Is It An Allergy Or A Cold?

The spring season is triggering allergies around the U.S., and CBS This Morning Health Contributor Dr. Dave Hnida of CBS Station KCNC-TV in Denver reports that people often confuse the symptoms with those of a common cold.

But nagging symptoms like a runny nose, sore throat, and persistent cough are also signs of allergy.

How can you tell the difference between an allergy and a cold?

Here's a comparison:

  • Colds usually come with a fever and yellowish nasal mucous. Allergies usually come with watery eyes, clear nasal mucous, and eye, nose and throat itchiness.
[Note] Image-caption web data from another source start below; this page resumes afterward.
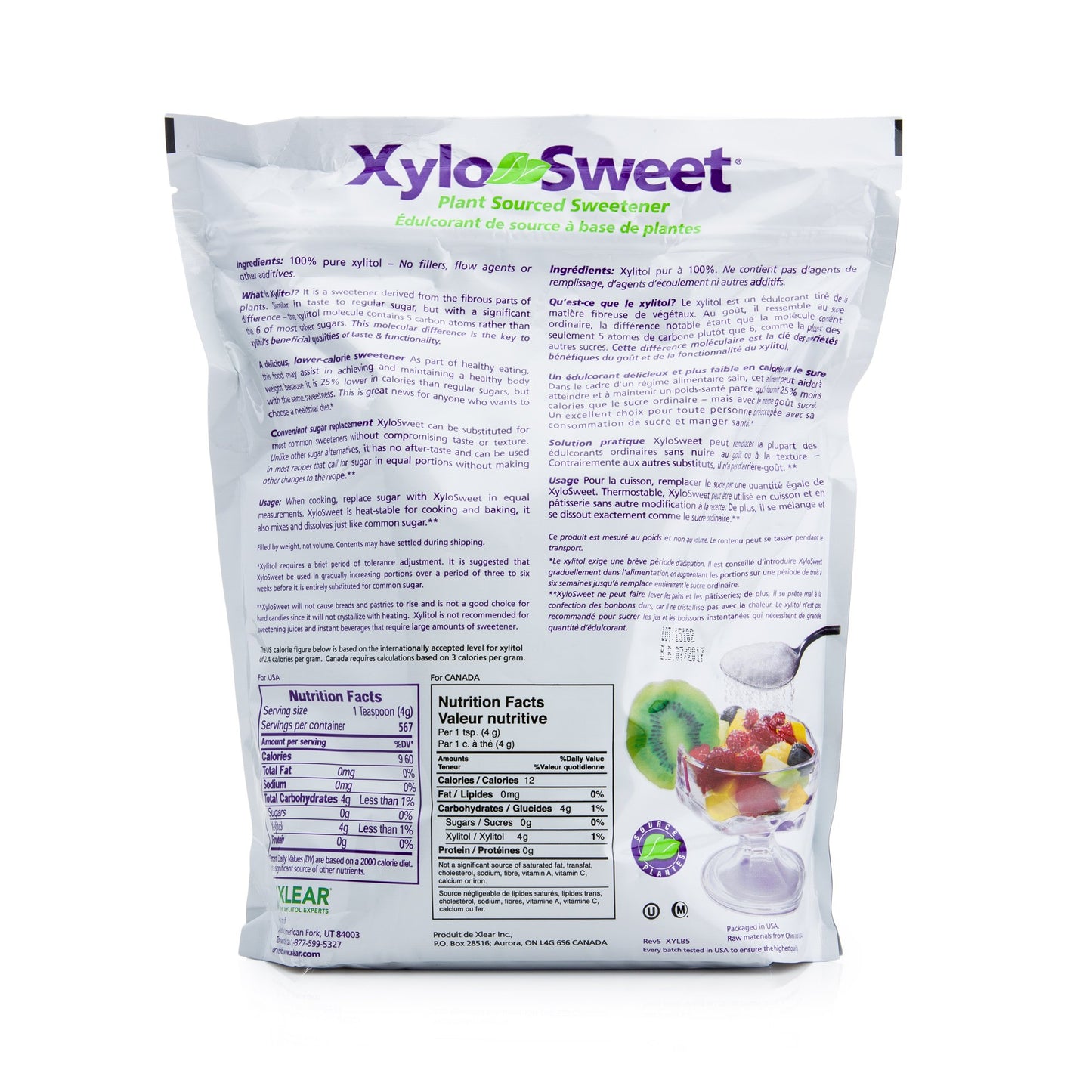 Xlear XyloSweet Plant Sourced Xylitol Sweetener - Pure Natural Sugar Substitute, Granules, Non-GMO, Gluten-Free, 5 Pound Bag (Pa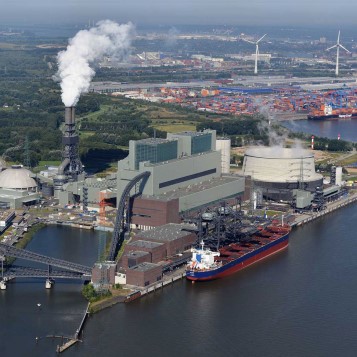 Aerial view of Moorburg power plant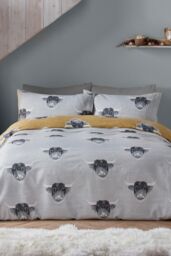 Fusion 'Highland Cow' Brushed Duvet Cover Set in Yellow - Size: King - thumbnail 5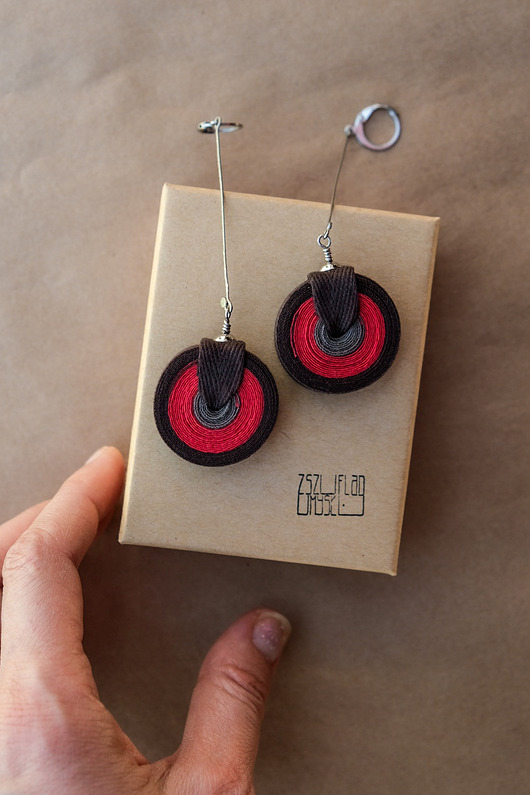 kolczyki soutache Długie kolczyki etniczne Premium. Biżuteria folk w ciepłych kolorach.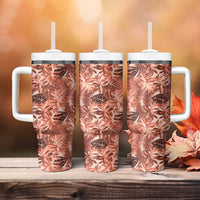 Hawaii Red Brown Tropical Leaves Tumbler With Handle - Polynesian Pride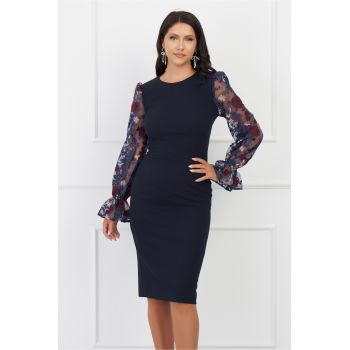 Rochie DY Fashion bleumarin cu trandafiri bordo pe maneci ieftina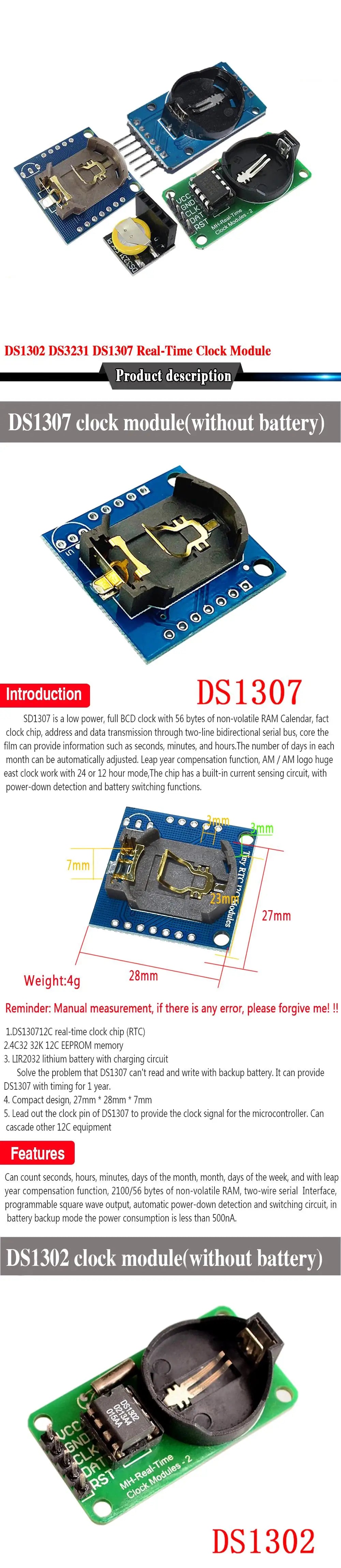 PCF8563 DS3231 DS1302 I2C Precision RTC Real-Time Clock Memory Module for Arduino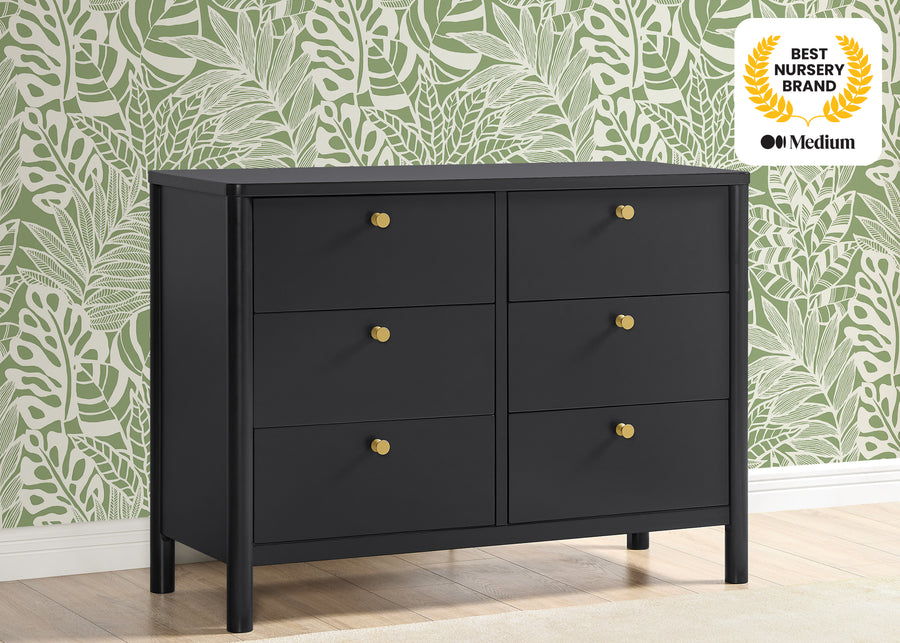 Midnight Grey (1360) 2-Brooks 6 Drawer Dresser with Interlocking Drawers
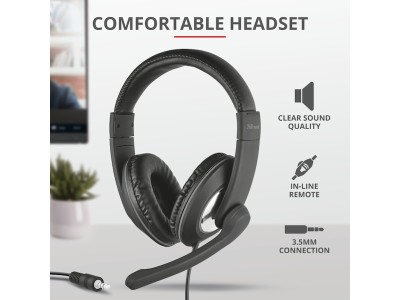 Trust QOBY 4in1 home office paket Inkluderar trådlöst tangentbord, kompakt kompakt mus, HD-webbkamera och headset#7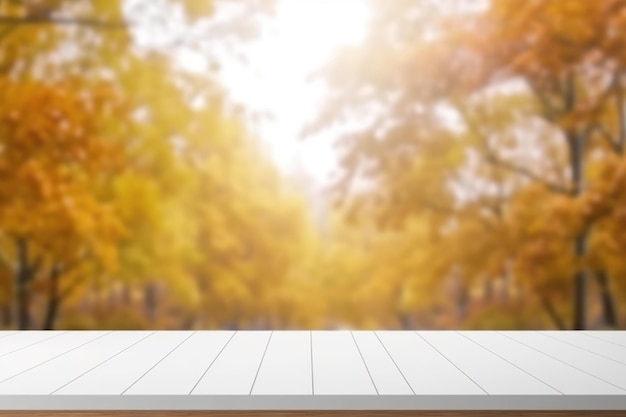 Minimalist White Wooden Tabletop with Blurred White Kitchen Background AI Generated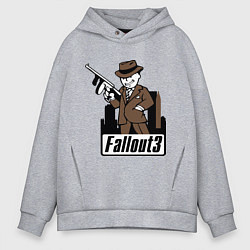 Толстовка оверсайз мужская Fallout Man with gun, цвет: меланж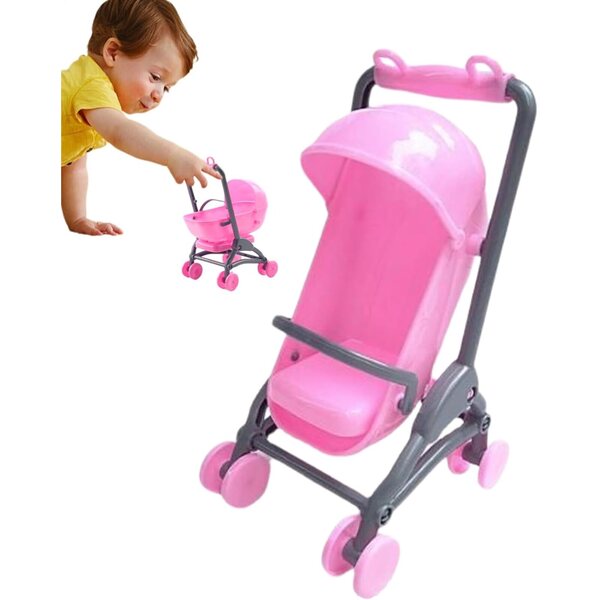 Mini carrozzina per bambole pieghevole in ABS con maniglia regolabile, giocattolo colorato e portatile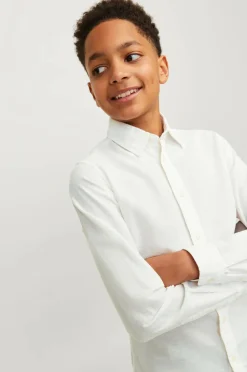 Jack & Jones Junior Skjorte jjeLinen Blend Shirt LS SN Jnr White Clearance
  • Cold symptoms usually clear up in about a week. Allergy symptoms are more persistent.
The symptoms may not sound all that serious. But, if left untreated, they can make a person feel pretty miserable.

For instance, 23-year-old Erika Ortiz's spring allergies are so bad that they sometimes trigger asthma attacks.

"I start sneezing," she says. "Once I start sneezing, my nose gets stuffy. My eyes get watery. My chest starts getting tight. That's when I start wheezing."

Erika's doctor, David Valacer, explains that, like many people, Erika's spring allergies are usually triggered by environmental changes.

"As the trees flower, they're producing pollen and relying on the wind to carry this pollen to other trees, fertilize the flowers, and make new seeds to grow new trees," he adds. "So, it's that pollen that's being carried on the wind that's causing these allergy problems."

Many people don't get this type of allergy until they are in their 20s or 30s. If you think you are one of them and the symptoms are mild, try an over-the-counter remedy. But be careful. Many brands cause drowsiness or dull alertness.

Without medication, try the following to relieve allergy symptoms:

  • Wear sunglasses during the day to help keep pollen out of your eyes.

  • Keep pets out of the bedroom at night since they can carry pollen on their fur.

  • Shower and shampoo before going to bed to get the pollens off your body.
If over-the-counter medications don't work and your symptoms worsen, see your doctor, who may be able to prescribe an oral or nasal antihistamine.